Health Minister Aaron Motsoaledi has turned to Cuba to get the extra doctors and specialists needed to put the ambitious plans for National Health Insurance (NHI) into play.

He signed a co-operation deal with Cuban counterpart Roberto Morales Ojeda on Friday to raise the number of South African medical students training on the island and bring more Cuban-qualified doctors to work in SA.

"Cubans are trained in the community. on how to promote health and prevent diseases," said Dr Motsoaledi. "If you look at NHI, we want to emphasise primary healthcare (preventing disease), with doctors who work in the community," he said.

"It's not an accident that Cuba has no malaria, that their HIV/AIDS incidence is virtually zero, that they have little tuberculosis, that they hardly ever see meningitis. They (virtually) eradicated them through their primary healthcare approach," he said.

SA entered into a health co-operation agreement with Cuba in 1995. Cuban doctors were recruited to work in rural areas in SA and South African students were trained in Cuba.

The minister said SA was planning to send 500 medical students to Cuba in September, but the country had the capacity to train up to 1000 a year. Only 1200 doctors graduated from SA's eight medical schools each year.

Dr Motsoaledi declined to specify the cost of training the doctors in Cuba but insisted it would be on a par with that in SA.

The Junior Doctors Association of SA has said three doctors could be trained in SA for the cost of training a doctor in Cuba.

So far 304 doctors have been trained in Cuba, where 406 are studying and 98 will graduate this year. Students finish their studies in SA, and must pass final-year exams to register with the Health Professions Council of SA.

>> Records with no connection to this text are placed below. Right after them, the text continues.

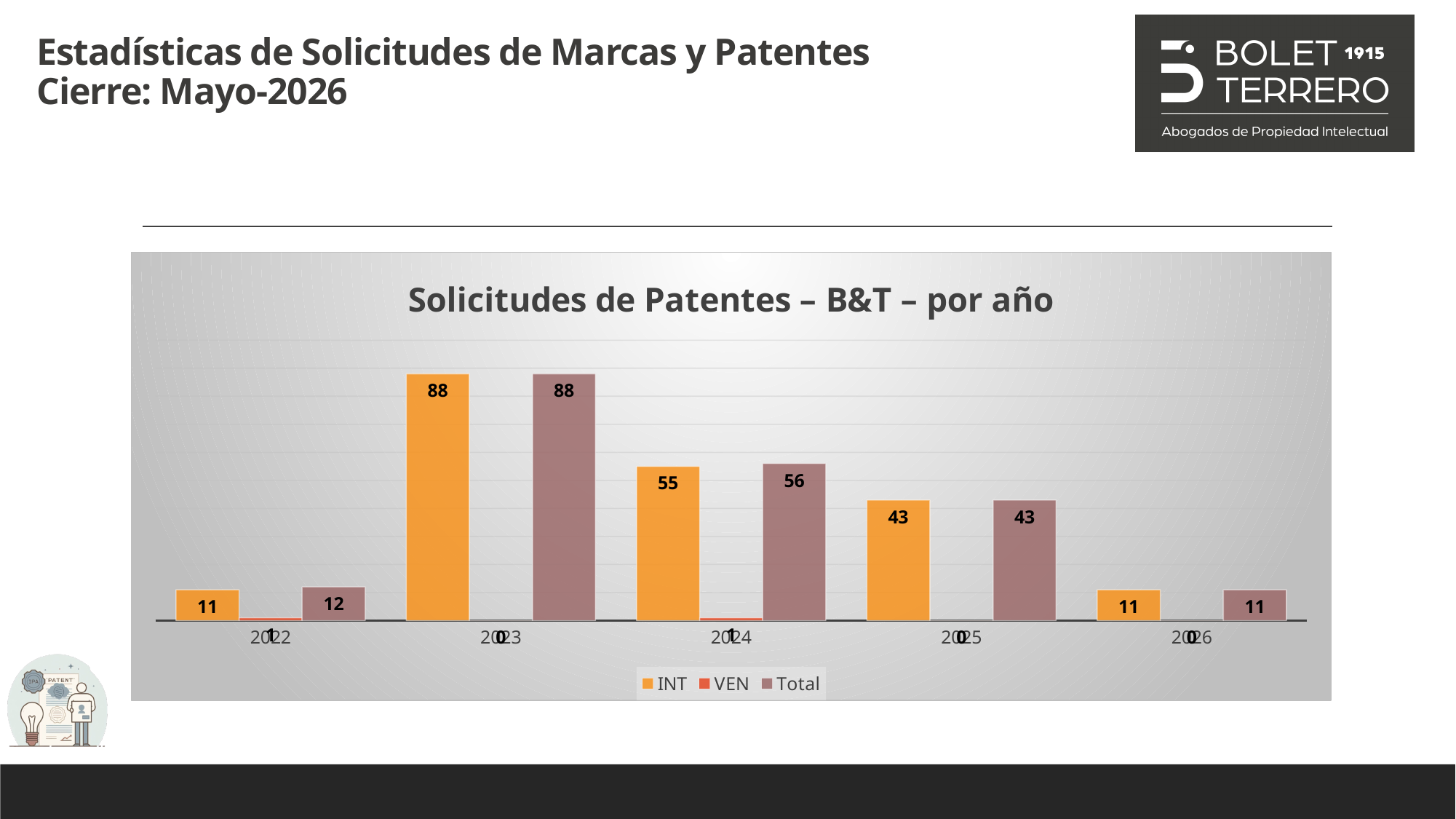
Which year has the highest INT value? 2023 Do the INT values rise or fall from 2023 to 2026? Fall What is the INT value for 2023 in the chart? 88 What is the difference between the INT values for 2023 and 2024? 33 What is the Total value for 2022? 12 What is the INT value for 2026? 11 What kind of chart is shown on the slide? Bar chart How many series does the legend list? 3 Which is larger, the Total for 2022 or the Total for 2026? Total for 2022 How many years are shown on the x axis? 5 What is the Total value for 2024? 56 Which year has the lowest Total value? 2026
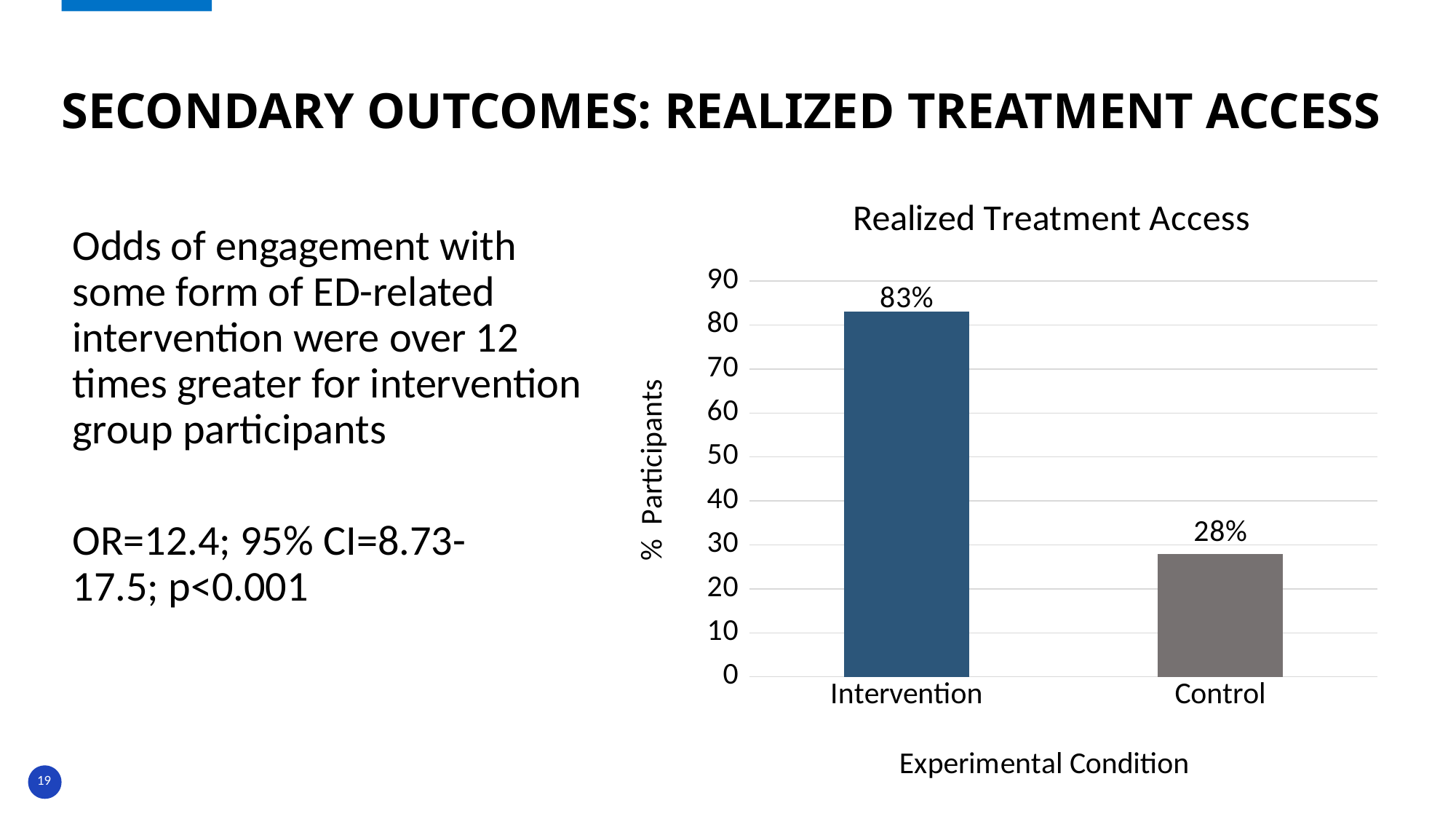
Which is larger, the value for Intervention or the value for Control? Intervention How many experimental conditions are shown in the chart? 2 What is the value for Intervention in the Realized Treatment Access chart? 83% What is the difference in percentage points between the Intervention and Control bars? 55 What is the value for Control in the Realized Treatment Access chart? 28% What is the title of the chart? Realized Treatment Access What is the label of the x axis of the chart? Experimental Condition Which experimental condition has the lowest percentage of participants with realized treatment access? Control Is the value for Control greater or less than 30? less Which experimental condition has the highest percentage of participants with realized treatment access? Intervention What kind of chart is shown on the slide? Bar chart Is the value for Intervention greater or less than 80? greater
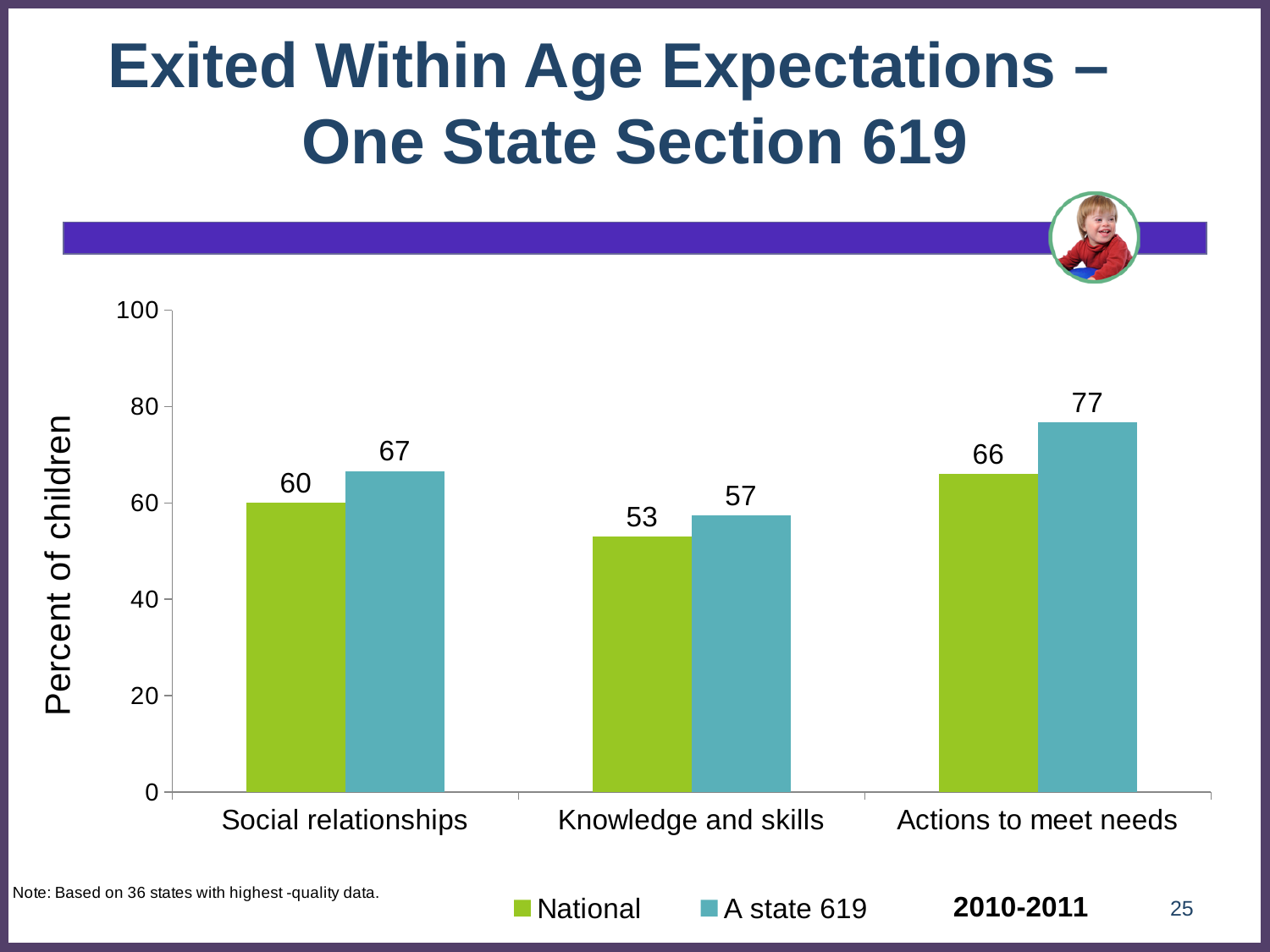
Which category has the lowest National value? Knowledge and skills What is the A state 619 value for Knowledge and skills? 57 How many series does the legend list? 2 What is the A state 619 value for Actions to meet needs? 77 What is the National value for Knowledge and skills? 53 Which category has the highest A state 619 value? Actions to meet needs How many categories are shown on the x axis? 3 Which is larger for Social relationships, the National value or the A state 619 value? A state 619 What is the difference between the A state 619 and National values for Actions to meet needs? 11 What kind of chart is shown on the slide? bar chart Is the National value for Actions to meet needs greater or less than 80? less What is the National value for Social relationships? 60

Cuba would also provide 208 Cuban specialists. Some were destined for the district-based specialist support teams in the pilot phase of NHI. Each of SA's 52 health districts is to get a team - a paediatrician, family medicine specialist, anaesthetist, and obstetrician-gynaecologist.

The Democratic Alliance's shadow health minister Patricia Kopane said the party supported the government's plans to increase the number of doctors available for the public health system, but the initiative should not be limited to Cuba.

"It should be expanded to other countries to bring in skills, (and) we must make sure we increase the number of doctors trained at South African universities," she said.

"Doctors in all provinces complain they are over-worked, and that is one of the reasons they go on strike. We have 27000 doctors in SA, and we need to triple the number," she added.